Exeter, the unregarded upstarts in only their second Premiership season, won 19-11 to complete a season's double over the perennial contenders. Toby Flood and Manu Tuilagi had made comebacks after a few weeks off injured; the customary half-dozen or so of their fellow internationals were on Test duty; a tiring Flood was charged down for a try in the second half; a sloppy pass to nowhere led to Exeter's clinching penalty. But it set alarm bells clanging. Tigers' self-confessed motormouth of a director of rugby, Richard Cockerill, was all set for a collective telling of fortunes. But that wasn't what the players wanted.

"The players came in the dressing room," Cockerill recalls, "and I said: 'That was unacceptable. If we think it is acceptable, we're bullshitting ourselves.' And I left the room because I didn't want to say something I shouldn't have. Geordie [Geordan Murphy, the captain] spoke to me on the bus home and said: 'On Monday, I'd like to meet with the players – on my own with the senior players – to discuss that stuff.' And I went: 'Yeah, fine.'"
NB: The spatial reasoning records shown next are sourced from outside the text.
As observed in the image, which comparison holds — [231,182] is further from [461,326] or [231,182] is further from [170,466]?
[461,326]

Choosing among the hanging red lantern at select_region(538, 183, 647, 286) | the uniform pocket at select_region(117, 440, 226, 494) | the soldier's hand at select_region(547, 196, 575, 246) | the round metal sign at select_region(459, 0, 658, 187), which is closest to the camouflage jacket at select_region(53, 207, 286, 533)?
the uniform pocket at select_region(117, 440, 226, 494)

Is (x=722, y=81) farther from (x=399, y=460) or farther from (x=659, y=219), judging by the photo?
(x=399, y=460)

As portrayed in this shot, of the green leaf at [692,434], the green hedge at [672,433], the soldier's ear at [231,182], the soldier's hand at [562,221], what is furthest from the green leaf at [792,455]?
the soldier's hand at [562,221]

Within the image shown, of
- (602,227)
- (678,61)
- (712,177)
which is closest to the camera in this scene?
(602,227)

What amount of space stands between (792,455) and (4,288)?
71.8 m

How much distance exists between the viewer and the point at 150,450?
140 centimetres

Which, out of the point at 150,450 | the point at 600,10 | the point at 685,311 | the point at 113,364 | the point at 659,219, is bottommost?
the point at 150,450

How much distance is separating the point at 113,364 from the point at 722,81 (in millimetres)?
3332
And so, on the Monday morning, and for the first and only time this season, the players ran their own video analysis and left Cockerill and his assistant Matt O'Connor kicking their heels. "We were about fifth or sixth in the table," says Murphy. "Exeter were below us, but it meant everything to them. They played with passion, with pride, and we didn't play well, we didn't score a try, a lot of guys underperformed.
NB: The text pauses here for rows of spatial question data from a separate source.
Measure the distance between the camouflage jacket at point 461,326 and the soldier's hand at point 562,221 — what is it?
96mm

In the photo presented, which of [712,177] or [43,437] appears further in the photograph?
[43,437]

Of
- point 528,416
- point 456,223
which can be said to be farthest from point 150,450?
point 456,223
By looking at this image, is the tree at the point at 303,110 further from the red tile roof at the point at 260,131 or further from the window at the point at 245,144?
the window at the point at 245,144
"We watched 25 minutes cut-up of the mistakes we made and the boys just opened up after that. The senior players spoke – me, Dan Cole, Toby Flood, Louis Deacon, Craig Newby, I'm probably forgetting one or two. It was very honest, most of the guys were on the same page and we had to raise our intensity, raise our focus, raise our efforts, raise our training standards. We did all those things and as a result kick-started the season."
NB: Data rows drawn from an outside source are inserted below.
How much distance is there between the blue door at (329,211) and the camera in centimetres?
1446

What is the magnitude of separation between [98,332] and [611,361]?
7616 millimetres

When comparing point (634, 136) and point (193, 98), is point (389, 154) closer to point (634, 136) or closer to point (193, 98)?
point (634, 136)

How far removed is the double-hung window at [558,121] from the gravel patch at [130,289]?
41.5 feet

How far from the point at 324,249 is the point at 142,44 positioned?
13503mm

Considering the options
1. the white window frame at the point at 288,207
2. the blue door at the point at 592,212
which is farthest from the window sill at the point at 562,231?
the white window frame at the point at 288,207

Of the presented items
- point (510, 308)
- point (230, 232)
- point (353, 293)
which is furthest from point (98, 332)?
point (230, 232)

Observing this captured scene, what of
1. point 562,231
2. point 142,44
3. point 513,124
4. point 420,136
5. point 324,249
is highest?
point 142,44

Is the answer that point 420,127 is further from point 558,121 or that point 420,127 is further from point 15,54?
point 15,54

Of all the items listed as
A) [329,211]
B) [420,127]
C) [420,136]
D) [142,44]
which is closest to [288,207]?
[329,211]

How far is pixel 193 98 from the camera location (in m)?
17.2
Eleven straight wins have followed – beginning at Saracens, where Murphy dropped a late goal – to usher Leicester into an eighth straight Premiership final. "We are blessed with great coaches here," says Murphy. "Cockers really instils the Leicester spirit, that hard edge; Matty O'Connor is one of the best coaches I've worked with in his planning and his focus. But at the end of the day the coaches can only do so much. When the whistle blows, the players have to implement everything."

Cockerill says: "It was the players taking the onus on themselves to make sure the quality of training was good and if somebody was not concentrating or applying themselves as they should, they would be dealing with it rather than me the whole time. I don't care where the ideas come from. A lot of the players here have far more knowledge than I do in their chosen positions. It was the realisation that, bloody hell, if we don't actually sort this out we're going to be crap. Historically at Leicester you have a crisis meeting before it's a crisis. One shit result – the worst performance of the season for me – was enough."

Cockerill does not mind pointing out that Tigers' 14 major trophies won in the last 20 seasons have been with him there as a player or coach. He also knows players are attracted by Tigers' success and their 24,000-capacity stadium; by the training facilities built with the profits of their first Heineken Cup final win in 2001, and by a board full of men with rugby nous including Peter Tom, Peter Wheeler and Sir Clive Woodward.

The England flanker Tom Croft is out until October with a neck injury, and Cockerill is unable or unwilling to state for certain that Flood and flanker Julian Salvi will be fit for Saturday. It will be Harlequins' first play-off final as they seek a first league title. Leicester won 43-33 at Quins three weeks ago and came second to them in the league. "We'll both have fresh ideas and moves you won't have seen," says Murphy. "If Quins want to throw it around and be exciting, the Twickenham pitch will suit them. It'll be a ding-dong old battle, I'd say."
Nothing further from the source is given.